EXERCISE GOAL: Extend the case-law summary on electronic evidence below, picking up after its final sentence.

EXCERPTED PASSAGE:
□ □ □ □

In this case, the Supreme Court found that the State had failed to establish that the Facebook messages originated from Smith’s account or were actually written by him. Id. at *8. Indeed, the only evidence the State had presented to support authentication was the testimony of Smith’s wife and photographs of the messages showing “[Smith’s] name and [a] small, blurry photograph purporting to be Smith.” Id. at *7. Further, the Supreme Court noted that the information contained in the messages was known not only by Smith but also by “several of [his wife’s] friends and family members.” Id. Thus, the Court concluded that the trial court abused its discretion in admitting the Facebook messages in the absence of appropriate authentication. Nevertheless, the Supreme Court affirmed Smith’s conviction, finding that the admission of the Facebook messages was harmless error in light of the “overwhelming” evidence of Smith’s guilt. Id. at *9.
3. In Miller v. York Risk Services Group, 2014 WL 1456349 (D. Ariz. Apr. 15, 2014), U.S. District Judge John W. Sedwick denied plaintiffs’ request at the start of discovery for a Rule 30(b)(6) deposition regarding the manner and methods used by defendants to store electronically stored information (“ESI”) because discovery should start with substantive inquiries, and beginning otherwise “puts the cart before the horse.”

□ □ □ □

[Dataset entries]
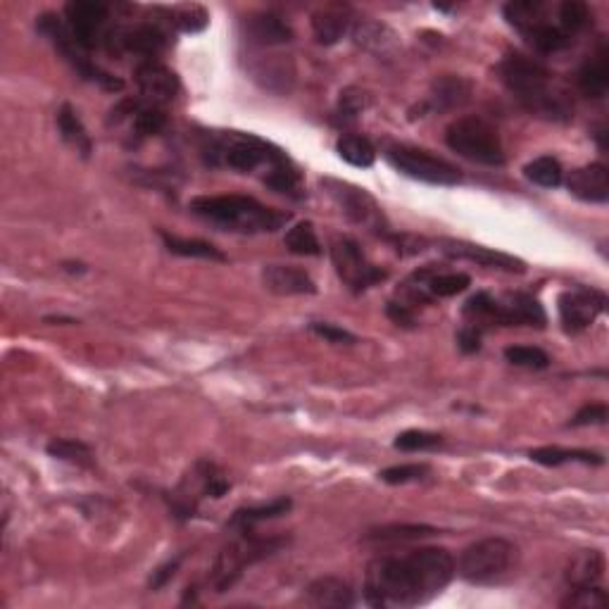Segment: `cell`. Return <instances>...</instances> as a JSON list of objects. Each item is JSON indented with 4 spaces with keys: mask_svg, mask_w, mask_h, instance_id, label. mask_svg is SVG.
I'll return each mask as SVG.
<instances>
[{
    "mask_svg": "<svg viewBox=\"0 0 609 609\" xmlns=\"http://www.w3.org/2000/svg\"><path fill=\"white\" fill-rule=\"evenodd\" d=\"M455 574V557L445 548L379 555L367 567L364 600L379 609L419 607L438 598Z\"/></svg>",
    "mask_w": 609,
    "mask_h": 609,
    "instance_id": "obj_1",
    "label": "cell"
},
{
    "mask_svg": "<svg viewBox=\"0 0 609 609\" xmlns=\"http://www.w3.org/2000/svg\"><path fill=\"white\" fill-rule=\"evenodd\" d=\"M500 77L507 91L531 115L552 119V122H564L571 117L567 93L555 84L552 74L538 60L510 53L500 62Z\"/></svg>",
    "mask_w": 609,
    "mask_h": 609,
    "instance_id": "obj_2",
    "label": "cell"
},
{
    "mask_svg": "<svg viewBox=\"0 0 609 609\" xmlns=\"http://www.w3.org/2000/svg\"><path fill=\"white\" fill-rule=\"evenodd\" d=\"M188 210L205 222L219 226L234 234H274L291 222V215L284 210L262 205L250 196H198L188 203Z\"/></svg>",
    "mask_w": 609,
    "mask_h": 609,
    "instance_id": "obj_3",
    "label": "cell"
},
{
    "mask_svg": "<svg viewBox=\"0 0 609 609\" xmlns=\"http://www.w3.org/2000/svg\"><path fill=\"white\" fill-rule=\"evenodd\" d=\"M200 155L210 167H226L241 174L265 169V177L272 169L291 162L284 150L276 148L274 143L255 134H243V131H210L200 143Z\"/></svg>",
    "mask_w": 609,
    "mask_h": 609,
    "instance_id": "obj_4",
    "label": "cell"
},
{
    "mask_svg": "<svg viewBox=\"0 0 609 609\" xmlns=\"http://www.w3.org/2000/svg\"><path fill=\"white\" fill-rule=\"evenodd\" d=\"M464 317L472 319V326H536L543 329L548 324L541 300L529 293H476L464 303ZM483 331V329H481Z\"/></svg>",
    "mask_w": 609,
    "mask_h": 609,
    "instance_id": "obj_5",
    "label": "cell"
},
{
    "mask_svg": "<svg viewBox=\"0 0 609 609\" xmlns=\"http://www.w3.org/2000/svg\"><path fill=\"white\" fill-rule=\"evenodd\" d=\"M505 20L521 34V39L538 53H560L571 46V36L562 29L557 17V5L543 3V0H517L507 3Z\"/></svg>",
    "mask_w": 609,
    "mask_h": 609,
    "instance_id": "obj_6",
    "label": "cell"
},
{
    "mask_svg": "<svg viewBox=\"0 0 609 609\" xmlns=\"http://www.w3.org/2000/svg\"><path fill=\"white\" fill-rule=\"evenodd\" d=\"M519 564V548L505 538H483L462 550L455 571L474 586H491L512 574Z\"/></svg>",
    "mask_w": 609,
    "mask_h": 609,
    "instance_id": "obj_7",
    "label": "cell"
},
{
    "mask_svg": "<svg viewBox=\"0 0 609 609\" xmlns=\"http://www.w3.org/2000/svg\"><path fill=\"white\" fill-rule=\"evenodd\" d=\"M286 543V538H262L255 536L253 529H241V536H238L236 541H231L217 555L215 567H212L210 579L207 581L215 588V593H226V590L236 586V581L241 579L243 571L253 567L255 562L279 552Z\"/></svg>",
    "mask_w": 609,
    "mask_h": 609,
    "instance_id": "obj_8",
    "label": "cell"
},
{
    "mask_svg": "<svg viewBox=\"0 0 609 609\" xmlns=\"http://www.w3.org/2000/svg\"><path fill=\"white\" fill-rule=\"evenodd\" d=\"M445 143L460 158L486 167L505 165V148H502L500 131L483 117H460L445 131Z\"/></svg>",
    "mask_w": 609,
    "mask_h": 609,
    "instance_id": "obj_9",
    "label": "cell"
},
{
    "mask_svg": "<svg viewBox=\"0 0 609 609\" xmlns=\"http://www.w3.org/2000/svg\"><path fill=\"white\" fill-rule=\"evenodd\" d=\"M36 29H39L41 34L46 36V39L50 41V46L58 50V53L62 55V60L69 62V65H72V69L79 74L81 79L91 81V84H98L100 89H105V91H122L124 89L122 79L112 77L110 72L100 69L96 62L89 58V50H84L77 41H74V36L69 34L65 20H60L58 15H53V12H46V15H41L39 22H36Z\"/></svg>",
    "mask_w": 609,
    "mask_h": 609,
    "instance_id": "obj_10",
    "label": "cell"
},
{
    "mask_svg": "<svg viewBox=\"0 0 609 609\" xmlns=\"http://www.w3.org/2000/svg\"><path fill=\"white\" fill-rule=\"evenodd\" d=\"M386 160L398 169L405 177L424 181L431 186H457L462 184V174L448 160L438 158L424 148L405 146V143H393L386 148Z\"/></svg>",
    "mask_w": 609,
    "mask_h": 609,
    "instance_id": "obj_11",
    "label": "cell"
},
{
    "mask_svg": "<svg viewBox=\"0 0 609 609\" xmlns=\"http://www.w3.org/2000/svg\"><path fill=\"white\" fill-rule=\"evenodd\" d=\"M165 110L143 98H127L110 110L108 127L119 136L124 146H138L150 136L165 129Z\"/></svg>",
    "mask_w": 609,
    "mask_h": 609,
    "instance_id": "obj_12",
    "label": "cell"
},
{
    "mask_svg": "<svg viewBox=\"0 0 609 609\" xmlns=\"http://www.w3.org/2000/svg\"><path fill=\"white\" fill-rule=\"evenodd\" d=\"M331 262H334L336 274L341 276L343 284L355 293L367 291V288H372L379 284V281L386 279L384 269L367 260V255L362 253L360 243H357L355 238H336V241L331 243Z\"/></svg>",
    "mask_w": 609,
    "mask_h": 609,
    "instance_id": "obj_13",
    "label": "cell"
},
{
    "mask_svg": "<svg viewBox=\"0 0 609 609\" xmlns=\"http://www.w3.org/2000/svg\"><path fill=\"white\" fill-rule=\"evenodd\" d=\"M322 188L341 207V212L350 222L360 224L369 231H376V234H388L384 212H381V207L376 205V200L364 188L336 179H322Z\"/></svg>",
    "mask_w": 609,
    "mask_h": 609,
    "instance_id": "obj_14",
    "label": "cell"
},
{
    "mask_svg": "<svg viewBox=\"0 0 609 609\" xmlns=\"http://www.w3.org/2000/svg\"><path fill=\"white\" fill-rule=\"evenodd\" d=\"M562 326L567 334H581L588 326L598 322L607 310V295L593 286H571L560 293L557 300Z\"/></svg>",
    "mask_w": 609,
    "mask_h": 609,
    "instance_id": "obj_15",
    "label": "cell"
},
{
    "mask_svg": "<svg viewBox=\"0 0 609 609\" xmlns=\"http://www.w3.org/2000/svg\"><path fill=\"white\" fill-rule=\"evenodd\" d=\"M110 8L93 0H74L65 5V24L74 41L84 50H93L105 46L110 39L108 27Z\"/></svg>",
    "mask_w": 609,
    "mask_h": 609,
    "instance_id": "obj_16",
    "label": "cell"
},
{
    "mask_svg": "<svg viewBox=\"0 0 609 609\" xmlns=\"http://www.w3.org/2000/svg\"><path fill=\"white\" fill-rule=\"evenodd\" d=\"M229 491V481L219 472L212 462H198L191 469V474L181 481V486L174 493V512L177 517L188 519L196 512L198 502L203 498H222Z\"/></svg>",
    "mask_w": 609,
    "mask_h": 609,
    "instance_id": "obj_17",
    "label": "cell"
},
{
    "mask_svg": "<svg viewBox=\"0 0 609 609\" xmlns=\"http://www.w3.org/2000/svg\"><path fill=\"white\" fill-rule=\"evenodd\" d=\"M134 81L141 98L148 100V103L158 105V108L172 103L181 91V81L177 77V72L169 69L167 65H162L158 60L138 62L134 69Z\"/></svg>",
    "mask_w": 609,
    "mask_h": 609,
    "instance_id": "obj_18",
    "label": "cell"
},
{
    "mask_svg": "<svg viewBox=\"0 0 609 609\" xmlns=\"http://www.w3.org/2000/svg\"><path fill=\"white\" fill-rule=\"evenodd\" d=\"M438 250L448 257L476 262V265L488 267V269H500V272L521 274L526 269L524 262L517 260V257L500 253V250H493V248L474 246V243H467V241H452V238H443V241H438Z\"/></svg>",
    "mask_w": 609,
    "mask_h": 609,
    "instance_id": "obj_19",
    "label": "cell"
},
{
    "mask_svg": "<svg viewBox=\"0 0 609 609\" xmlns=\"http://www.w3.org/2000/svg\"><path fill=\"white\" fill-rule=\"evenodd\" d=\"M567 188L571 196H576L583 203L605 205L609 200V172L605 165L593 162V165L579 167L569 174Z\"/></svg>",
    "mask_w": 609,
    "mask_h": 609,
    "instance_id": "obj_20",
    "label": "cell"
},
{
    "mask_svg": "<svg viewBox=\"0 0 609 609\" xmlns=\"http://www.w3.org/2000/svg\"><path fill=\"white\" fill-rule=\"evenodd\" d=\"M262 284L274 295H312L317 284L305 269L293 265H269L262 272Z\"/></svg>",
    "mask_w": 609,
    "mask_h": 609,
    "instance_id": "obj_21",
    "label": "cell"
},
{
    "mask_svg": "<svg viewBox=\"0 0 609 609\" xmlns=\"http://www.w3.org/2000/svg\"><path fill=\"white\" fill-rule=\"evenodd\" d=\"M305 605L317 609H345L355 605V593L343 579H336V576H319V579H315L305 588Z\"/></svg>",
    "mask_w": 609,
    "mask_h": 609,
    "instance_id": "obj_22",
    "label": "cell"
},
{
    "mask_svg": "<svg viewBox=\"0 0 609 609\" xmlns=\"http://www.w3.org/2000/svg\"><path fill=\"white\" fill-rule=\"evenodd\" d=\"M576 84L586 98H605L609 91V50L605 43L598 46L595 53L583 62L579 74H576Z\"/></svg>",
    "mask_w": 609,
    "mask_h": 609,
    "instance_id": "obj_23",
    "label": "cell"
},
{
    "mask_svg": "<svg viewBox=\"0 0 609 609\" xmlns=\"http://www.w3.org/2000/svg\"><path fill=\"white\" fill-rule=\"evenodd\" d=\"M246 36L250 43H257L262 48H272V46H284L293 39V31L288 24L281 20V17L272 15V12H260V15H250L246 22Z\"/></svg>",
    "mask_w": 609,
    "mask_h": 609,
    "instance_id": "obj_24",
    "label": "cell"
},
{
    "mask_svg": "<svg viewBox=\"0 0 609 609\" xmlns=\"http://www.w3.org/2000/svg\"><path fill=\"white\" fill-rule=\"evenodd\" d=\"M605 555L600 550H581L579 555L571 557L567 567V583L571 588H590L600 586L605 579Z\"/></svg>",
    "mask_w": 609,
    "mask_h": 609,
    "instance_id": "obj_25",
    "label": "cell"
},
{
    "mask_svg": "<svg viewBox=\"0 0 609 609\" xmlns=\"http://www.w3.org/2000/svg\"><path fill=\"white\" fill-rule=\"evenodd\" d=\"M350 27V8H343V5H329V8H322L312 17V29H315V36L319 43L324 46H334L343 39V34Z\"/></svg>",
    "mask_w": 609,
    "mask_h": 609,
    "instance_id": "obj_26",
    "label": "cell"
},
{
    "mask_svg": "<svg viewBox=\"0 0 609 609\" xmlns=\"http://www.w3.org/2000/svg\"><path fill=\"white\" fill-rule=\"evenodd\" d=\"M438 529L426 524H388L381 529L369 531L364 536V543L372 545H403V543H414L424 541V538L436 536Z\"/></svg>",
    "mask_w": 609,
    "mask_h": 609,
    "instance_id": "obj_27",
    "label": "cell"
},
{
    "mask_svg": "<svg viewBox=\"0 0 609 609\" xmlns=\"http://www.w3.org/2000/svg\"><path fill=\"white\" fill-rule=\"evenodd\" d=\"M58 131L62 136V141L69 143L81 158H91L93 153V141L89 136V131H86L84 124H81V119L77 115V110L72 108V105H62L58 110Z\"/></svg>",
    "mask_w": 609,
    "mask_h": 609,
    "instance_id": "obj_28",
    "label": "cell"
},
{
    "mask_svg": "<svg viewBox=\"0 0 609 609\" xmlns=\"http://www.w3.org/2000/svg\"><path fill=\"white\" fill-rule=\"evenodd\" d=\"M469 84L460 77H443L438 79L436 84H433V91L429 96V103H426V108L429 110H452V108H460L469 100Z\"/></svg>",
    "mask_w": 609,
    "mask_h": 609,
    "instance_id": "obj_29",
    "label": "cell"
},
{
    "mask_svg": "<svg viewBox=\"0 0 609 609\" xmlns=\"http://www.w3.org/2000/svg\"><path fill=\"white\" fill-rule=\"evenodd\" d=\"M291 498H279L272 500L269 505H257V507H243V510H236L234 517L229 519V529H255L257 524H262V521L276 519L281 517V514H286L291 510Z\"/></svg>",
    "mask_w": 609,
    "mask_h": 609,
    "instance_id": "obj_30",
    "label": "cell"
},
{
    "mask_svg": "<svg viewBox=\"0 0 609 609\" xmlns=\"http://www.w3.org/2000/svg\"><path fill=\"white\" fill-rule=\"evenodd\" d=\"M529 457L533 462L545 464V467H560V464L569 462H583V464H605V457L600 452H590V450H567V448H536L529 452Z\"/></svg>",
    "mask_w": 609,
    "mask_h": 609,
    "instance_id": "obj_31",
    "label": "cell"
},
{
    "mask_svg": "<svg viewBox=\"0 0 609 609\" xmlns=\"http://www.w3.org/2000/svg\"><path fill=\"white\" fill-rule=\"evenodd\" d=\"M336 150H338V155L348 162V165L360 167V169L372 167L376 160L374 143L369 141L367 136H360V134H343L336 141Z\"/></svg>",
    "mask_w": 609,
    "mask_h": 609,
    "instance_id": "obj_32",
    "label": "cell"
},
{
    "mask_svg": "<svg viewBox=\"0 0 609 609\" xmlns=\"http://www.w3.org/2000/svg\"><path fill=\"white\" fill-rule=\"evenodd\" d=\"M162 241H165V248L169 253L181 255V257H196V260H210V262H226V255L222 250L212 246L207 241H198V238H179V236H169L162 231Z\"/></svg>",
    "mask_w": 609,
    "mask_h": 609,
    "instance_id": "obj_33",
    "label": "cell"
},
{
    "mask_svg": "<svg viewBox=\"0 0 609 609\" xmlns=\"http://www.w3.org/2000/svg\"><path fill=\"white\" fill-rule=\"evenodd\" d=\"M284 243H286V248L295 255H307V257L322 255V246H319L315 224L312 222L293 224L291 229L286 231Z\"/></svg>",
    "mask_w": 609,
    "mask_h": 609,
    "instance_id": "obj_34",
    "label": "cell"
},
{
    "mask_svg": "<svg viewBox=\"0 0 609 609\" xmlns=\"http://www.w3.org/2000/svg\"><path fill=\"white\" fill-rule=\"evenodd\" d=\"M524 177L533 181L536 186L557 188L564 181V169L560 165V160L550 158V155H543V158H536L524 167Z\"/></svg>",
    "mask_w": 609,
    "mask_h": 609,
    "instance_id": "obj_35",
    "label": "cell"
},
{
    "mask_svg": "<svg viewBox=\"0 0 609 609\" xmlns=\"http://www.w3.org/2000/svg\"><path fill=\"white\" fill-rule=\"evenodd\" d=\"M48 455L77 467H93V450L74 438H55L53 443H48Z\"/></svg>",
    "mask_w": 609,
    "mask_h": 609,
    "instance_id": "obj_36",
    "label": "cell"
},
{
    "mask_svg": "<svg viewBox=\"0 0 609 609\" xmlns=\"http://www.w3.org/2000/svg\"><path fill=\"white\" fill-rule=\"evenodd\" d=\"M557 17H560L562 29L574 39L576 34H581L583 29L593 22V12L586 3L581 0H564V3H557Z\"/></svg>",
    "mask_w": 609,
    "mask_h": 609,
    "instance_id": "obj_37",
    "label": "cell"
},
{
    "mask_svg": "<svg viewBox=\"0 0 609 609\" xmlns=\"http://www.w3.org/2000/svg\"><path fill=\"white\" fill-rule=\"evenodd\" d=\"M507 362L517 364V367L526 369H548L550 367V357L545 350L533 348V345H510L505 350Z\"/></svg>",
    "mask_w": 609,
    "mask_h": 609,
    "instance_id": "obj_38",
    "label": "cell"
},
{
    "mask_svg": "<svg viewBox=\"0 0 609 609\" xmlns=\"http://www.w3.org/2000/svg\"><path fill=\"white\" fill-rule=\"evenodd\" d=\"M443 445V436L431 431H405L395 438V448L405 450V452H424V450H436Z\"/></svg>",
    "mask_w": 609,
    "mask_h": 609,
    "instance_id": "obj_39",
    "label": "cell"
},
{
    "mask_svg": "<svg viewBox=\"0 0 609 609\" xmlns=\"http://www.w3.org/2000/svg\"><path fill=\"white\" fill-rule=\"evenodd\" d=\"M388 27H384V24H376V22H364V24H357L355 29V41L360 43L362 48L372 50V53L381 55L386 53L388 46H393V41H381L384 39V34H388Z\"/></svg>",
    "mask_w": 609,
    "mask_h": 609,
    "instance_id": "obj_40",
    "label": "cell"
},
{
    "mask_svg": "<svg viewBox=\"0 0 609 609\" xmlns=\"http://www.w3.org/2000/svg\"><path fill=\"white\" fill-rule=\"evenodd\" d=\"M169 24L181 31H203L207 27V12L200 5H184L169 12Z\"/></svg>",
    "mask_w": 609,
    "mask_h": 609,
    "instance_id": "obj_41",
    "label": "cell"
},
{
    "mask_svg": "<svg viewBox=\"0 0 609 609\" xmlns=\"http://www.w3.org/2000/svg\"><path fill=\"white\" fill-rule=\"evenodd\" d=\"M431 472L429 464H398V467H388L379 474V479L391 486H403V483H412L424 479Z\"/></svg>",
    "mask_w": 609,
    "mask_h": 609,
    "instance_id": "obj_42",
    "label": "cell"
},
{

□ □ □ □

EXPECTED ANSWER:
Former firefighters of the City of Phoenix sued an insurance company for RICO violations in wrongfully denying and delaying workers’ compensation benefits. Plaintiffs requested that the court order a Rule 30(b)(6) deposition to allow them to inquire into the manner and methods used by defendants to store and maintain ESI. Plaintiffs contended that the deposition would allow them to tailor their discovery requests to avoid potential disputes.
The court denied plaintiffs’ request. Judge Sedwick noted that plaintiffs provided “no support to the proposition that a Rule 30(b)(6) deposition should precede discovery requests seeking specific substantive information.” Id. at *2. Instead of avoiding disputes, the court noted, starting the discovery with the manner and methods used by defendants is likely to prolong discovery and increase disputes. The court stated that “[i]nstead of beginning with a deposition that address[es] nothing but process, discovery should start with inquiries that seek substantive information.” Id. If disputes arise regarding ESI, “it might then be appropriate to proceed with a Rule 30(b)(6) deposition of the type Plaintiffs seek.” Id. Proceeding otherwise, in the court’s view, “puts the cart before the horse.” Id.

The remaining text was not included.